▸ Given task
Count the lines of the data below that contain the string "pocket", treating uppercase and lowercase letters as distinct, and reply with that number alone.

▸ Records to use

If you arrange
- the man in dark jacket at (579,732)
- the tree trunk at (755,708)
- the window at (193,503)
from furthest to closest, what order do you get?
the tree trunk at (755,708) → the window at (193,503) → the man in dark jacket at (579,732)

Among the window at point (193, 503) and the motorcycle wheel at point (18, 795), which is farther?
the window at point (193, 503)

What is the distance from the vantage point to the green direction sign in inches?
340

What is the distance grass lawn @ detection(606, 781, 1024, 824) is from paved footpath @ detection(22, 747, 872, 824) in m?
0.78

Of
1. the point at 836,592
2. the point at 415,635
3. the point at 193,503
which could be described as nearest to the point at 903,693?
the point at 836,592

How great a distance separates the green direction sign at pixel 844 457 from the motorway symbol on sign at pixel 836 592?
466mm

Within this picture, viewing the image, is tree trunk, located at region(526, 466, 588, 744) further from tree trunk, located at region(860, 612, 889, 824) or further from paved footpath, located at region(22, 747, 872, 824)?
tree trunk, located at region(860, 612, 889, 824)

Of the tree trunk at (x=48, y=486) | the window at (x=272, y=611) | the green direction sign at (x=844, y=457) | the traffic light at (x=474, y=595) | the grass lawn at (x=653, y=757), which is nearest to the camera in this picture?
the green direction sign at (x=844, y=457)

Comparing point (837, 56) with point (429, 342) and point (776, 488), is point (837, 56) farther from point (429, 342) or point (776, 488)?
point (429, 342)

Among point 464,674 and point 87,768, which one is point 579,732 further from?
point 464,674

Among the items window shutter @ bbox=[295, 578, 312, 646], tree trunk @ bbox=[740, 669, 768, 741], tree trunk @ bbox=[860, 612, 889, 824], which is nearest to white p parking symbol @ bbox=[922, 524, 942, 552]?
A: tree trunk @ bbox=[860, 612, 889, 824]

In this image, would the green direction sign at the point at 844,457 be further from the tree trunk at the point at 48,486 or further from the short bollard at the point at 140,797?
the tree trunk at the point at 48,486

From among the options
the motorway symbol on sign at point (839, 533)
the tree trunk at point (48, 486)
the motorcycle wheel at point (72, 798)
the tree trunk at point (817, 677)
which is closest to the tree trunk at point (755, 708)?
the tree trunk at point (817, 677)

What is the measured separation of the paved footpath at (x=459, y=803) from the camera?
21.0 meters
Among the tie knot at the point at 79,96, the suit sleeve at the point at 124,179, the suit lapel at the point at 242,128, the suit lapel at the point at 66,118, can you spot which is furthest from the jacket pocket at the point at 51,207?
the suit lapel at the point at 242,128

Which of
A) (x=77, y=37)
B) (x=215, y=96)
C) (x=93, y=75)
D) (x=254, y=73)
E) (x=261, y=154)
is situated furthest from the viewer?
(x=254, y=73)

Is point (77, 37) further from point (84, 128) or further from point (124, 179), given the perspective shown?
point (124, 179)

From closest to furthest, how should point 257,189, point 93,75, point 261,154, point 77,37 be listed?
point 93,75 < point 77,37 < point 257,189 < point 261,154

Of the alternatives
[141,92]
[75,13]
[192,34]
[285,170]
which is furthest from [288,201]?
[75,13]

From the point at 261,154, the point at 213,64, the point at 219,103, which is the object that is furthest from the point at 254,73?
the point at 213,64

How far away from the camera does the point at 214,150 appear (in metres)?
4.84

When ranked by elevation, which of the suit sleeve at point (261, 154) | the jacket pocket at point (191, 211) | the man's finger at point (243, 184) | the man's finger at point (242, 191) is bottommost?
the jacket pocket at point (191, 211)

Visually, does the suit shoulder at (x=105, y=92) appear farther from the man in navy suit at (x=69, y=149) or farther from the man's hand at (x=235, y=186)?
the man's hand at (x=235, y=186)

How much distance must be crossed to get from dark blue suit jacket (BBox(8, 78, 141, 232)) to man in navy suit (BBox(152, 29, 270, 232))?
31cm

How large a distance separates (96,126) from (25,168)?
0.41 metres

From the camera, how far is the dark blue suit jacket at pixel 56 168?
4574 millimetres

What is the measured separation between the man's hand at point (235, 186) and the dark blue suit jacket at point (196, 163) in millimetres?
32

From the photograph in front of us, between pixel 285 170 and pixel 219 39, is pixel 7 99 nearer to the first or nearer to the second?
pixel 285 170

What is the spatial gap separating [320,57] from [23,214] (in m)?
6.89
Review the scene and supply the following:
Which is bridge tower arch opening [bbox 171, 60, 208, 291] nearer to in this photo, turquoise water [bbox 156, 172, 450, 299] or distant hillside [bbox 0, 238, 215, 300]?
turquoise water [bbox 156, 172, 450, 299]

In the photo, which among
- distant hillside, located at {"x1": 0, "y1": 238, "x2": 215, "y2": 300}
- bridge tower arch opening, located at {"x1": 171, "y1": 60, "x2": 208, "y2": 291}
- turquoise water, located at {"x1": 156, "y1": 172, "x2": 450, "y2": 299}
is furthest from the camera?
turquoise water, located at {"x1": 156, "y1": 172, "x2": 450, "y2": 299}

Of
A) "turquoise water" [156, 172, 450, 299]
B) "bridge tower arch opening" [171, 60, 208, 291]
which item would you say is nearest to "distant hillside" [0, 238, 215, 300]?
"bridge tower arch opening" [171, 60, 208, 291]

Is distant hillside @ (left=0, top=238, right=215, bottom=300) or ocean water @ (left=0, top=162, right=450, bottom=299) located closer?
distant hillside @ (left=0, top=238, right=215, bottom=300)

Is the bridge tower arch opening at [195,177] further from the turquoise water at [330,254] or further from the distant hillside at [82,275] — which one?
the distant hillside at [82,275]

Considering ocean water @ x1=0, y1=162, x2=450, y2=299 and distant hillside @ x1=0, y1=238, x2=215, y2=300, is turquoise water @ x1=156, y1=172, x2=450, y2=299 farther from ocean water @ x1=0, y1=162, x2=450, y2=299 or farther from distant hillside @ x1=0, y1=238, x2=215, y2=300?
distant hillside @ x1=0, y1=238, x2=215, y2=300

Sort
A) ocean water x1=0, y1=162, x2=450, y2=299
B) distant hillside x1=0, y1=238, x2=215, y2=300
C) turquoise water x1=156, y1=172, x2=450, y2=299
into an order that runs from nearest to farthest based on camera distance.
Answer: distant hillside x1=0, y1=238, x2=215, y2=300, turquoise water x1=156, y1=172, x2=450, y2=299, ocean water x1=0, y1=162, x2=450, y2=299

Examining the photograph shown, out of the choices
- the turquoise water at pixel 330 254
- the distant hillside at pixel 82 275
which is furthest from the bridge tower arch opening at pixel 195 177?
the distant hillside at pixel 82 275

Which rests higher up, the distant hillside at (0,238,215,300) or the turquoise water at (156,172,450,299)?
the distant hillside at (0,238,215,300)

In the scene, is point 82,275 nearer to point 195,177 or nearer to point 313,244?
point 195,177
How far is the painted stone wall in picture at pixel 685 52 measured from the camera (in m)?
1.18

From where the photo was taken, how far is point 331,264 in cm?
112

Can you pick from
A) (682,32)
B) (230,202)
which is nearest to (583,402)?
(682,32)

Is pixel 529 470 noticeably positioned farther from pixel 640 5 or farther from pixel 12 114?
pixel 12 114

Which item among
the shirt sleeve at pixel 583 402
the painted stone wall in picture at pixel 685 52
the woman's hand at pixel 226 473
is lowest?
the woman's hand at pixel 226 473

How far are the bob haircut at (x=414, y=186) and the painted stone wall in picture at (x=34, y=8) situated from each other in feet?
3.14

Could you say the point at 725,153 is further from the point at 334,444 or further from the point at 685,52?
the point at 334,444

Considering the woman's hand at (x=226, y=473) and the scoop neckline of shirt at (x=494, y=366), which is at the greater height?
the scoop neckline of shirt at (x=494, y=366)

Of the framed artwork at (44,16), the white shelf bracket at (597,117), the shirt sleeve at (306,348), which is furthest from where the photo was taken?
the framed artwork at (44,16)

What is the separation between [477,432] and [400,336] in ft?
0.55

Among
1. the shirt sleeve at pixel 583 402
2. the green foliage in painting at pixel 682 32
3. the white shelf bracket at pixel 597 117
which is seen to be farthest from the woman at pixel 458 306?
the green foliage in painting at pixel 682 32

---

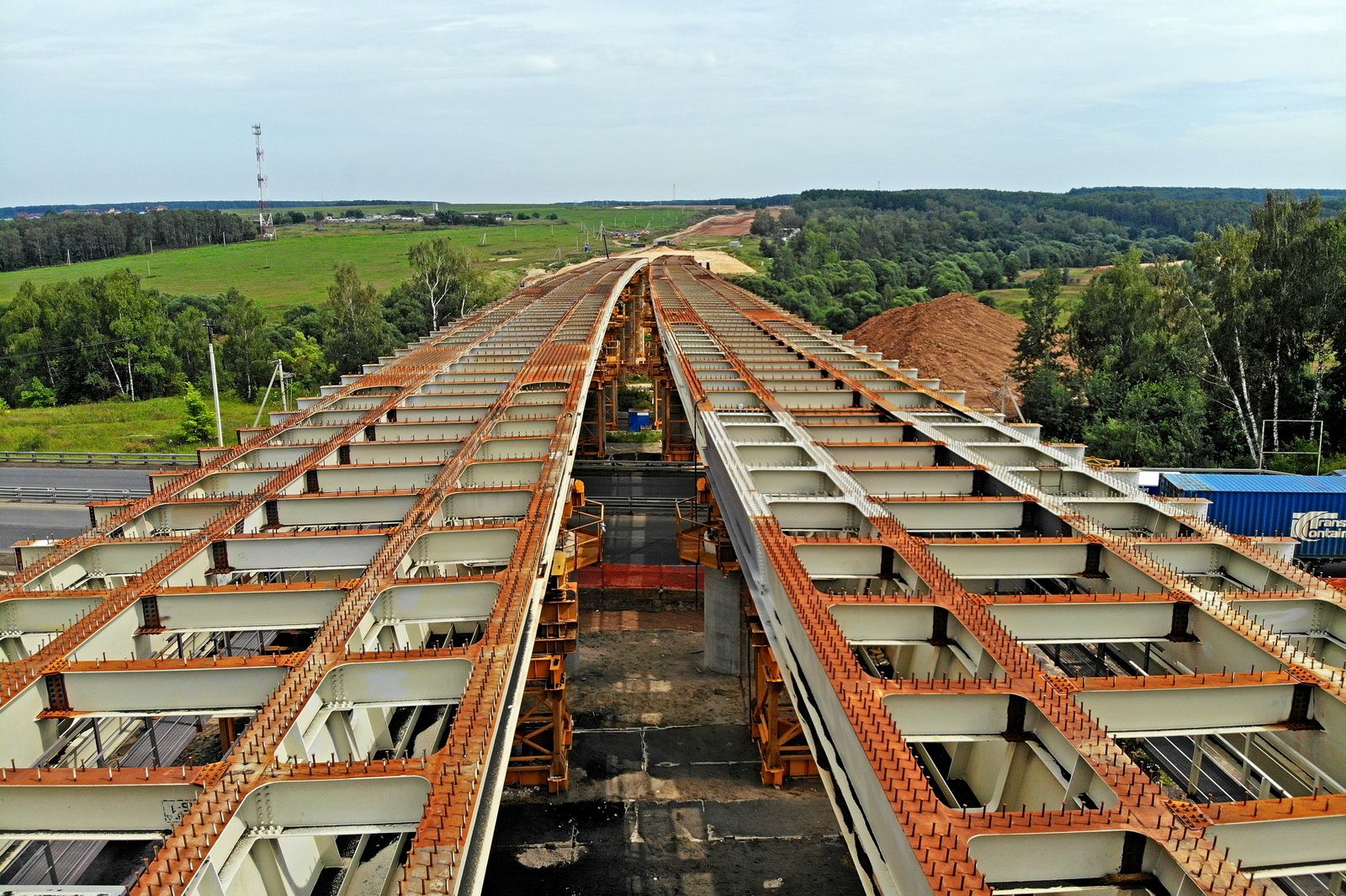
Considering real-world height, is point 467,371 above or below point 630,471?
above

==

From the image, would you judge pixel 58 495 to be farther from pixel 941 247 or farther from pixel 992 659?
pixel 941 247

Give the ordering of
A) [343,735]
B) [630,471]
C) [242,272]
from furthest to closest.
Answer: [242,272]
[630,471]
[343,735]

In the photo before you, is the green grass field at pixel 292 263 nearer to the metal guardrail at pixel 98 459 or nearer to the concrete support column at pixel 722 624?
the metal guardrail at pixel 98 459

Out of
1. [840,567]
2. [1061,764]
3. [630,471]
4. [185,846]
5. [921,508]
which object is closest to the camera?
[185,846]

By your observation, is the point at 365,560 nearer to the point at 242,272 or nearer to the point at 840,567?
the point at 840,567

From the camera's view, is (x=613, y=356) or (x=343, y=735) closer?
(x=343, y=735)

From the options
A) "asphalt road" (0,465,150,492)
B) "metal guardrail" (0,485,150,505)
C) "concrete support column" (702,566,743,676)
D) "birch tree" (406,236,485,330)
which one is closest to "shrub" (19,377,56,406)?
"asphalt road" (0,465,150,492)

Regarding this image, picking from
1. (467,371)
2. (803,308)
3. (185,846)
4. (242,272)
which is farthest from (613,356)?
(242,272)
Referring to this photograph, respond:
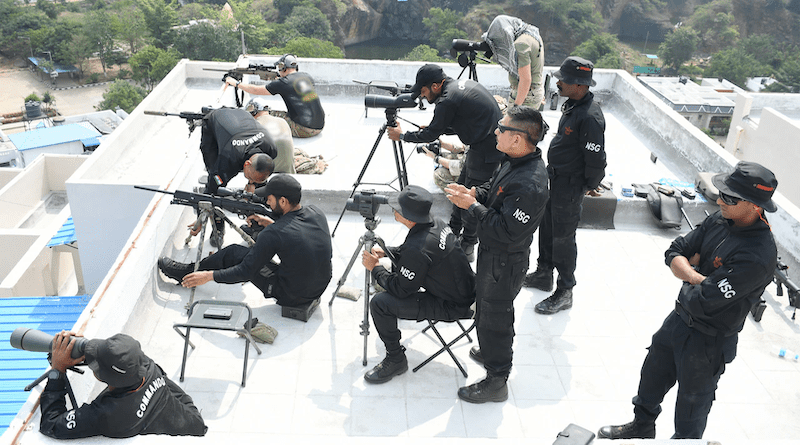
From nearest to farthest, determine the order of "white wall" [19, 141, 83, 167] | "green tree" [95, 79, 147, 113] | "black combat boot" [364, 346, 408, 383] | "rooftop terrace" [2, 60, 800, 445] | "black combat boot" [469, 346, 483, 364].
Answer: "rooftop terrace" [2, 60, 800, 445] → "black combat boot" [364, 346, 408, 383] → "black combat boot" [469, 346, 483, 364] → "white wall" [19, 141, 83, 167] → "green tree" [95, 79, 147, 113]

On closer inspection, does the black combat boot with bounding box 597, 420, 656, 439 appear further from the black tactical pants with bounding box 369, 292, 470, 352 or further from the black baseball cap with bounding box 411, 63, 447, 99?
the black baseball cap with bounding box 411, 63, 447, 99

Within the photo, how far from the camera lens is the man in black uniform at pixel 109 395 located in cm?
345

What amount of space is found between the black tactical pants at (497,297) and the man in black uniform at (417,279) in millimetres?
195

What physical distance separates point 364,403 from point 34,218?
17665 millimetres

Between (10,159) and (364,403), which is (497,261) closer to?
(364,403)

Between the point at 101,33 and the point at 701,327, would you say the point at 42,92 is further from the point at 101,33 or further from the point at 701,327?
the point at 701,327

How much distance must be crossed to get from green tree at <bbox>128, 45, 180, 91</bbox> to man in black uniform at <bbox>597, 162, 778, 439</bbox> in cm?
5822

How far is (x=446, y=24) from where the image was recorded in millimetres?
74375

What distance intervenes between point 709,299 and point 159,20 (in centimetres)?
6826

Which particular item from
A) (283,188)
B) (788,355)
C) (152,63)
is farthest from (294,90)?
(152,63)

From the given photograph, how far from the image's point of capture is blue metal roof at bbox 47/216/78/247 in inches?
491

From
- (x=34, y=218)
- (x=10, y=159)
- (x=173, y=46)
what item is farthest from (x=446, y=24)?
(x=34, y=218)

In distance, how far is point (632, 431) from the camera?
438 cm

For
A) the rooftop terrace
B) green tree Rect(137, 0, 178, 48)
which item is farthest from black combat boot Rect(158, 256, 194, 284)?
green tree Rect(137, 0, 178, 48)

▸ The solution
3